Not that the frosty reaction has been a major surprise, given that "Taking the Long Way" has more in common with the breezy California pop-rock of the 1970s than contemporary Nashville. Then there's the tremendous backlash against the Chicks that began in 2003, when Maines told British concertgoers, "Just so you know, we're ashamed the president of the United States is from Texas." The Chicks' recent defiance and apparent rejection of the country-music industry and fan base hasn't helped.

Anticipating the cold shoulder, the Dixie Chicks and their label, Columbia Records, partnered with MSN on a Web site whose featured attraction is the blog, which is updated regularly though not daily. Semitsu isn't on the Chicks' payroll -- MSN is paying his summer salary and expenses. Nevertheless, Samantha Saturn, vice president of digital media marketing at Columbia's parent, Sony BMG, refers to Semitsu as "our blogger" and says his work is an important cog in the Dixie Chicks' overall promotional strategy.

"Previously, radio drove a tremendous amount of awareness for the Dixie Chicks' records," Saturn says. "But there was some question this time, based on what happened, whether we'd have that amount of airplay. So online was a key area."

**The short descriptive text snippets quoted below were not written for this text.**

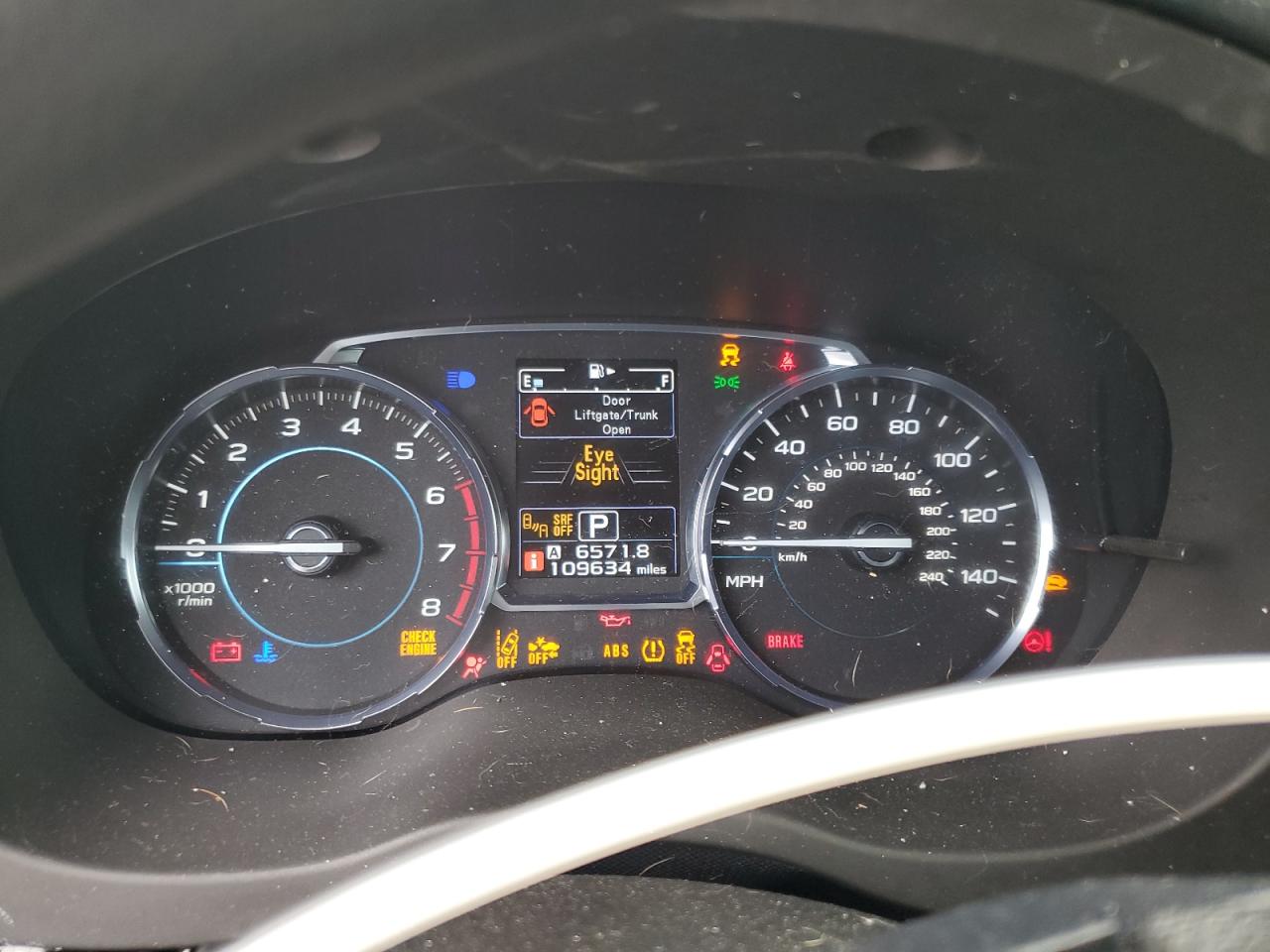 2018 Subaru Forester 2.5I Premium VIN: JF2SJAGC9JH515658 Lot: 82304335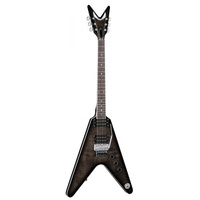 Dean V79 Floyd Flame Top TBK gitara elektryczna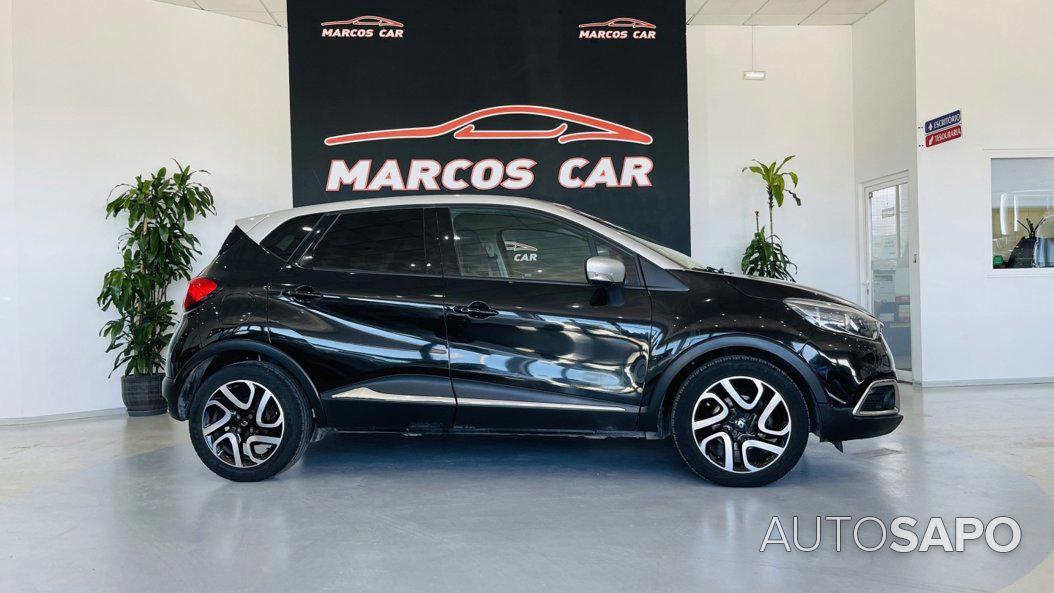 Renault Captur 1.5 dCi Exclusive de 2014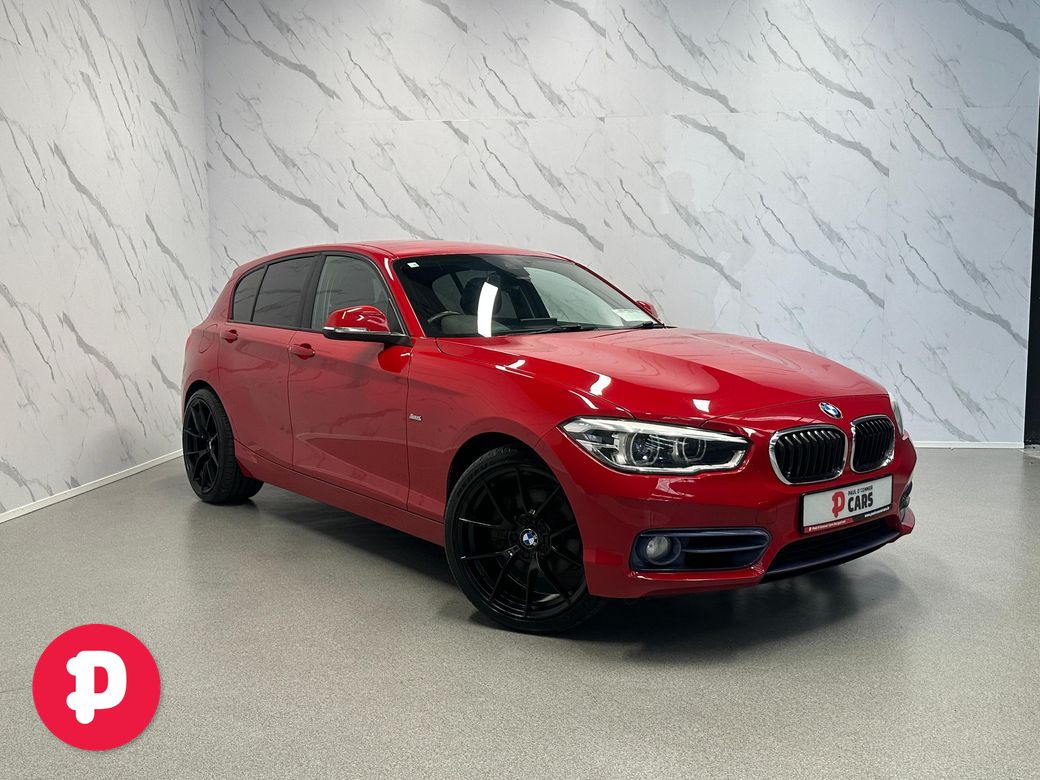 2016 BMW 1 Series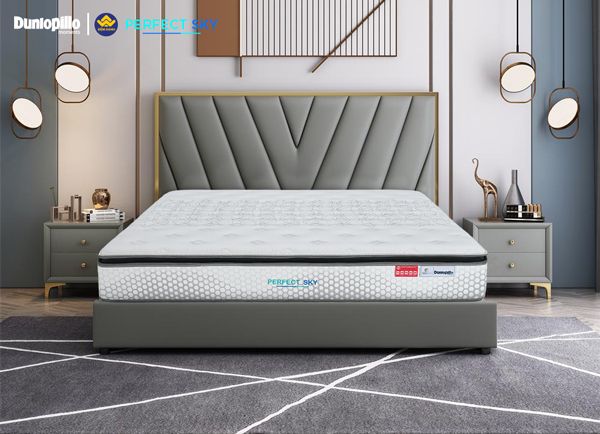 đệm lò xo Dunlopillo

"Taking the Long Way" hasn't exactly flopped; the album entered the Billboard Top 200 at No. 1 and has sold nearly 1 million copies in just three weeks. But ticket sales for the band's U.S. tour reportedly have been disappointing, and questions persist about the staying power of the new album.

As sharp as Semitsu's writing may be, and as broad as MSN's reach is, a blog is not a radio station. It's one thing to read about a band, an album, a song. Hearing the music is another experience altogether -- and a passive one at that: Music literally comes to listeners on the radio, whereas finding Semitsu's riffs requires some effort and intent.

MSN would not say how many people have visited the blog.

Semitsu is a newly married onetime poet, sometime musician and blogging hobbyist who grew up in California's Central Valley. He has a few, but not many, country CDs in his collection, including most of the Dixie Chicks' catalogue. Still, he'd never written anything about the band on his politics and pop culture blog, Poplicks.com. He has no journalism training, having majored in economics and minored in ethnic studies at UC Berkeley before going to law school. He was an attorney, briefly. Now, he's teaching first-year law school students about researching and writing.

It was a mystery to him, too, how and why he landed the tour gig. In fact, when he was first contacted by MSN, he thought he was such a long shot for the job that he could barely be bothered to put together his writing samples. (He also thought that maybe he was being "Punk'd" by some of his friends.) "I figured every single blog was contacted, and I just happened to make the top thousand list," he says.

He wasn't MSN's top pick. But when the front-runner didn't pass muster with the Chicks (personality clash, apparently), Semitsu got the gig.

"I truly believe that there is some sort of higher power involved in me getting this job," he says. "And I believe that higher power is the Make-a-Wish Foundation!"

The job comes with a few ground rules. Semitsu stays away when the Chicks are getting dressed -- "and I don't go into their bedrooms," he jokes. There's also the screening process for his posts, though Semitsu says it's in place only to ensure that he doesn't violate anybody's privacy or release confidential information. "They don't screen for editorial content."

When Semitsu first met the Chicks, he says, the musicians told him they didn't want him to come across like their fan-club president or a member of their marketing team. "They said, 'Want you to be honest. Feel free to criticize us and make fun of us.' "

While he's poked gentle fun at the girls in some of his posts, he suggests it's unlikely that he'll be dropping the hammer on the band anytime soon. Something about not wanting to screw up his summer job.

"It would," he says, "be awkward to be in a room and constantly traveling with people when you're writing bad stuff about them."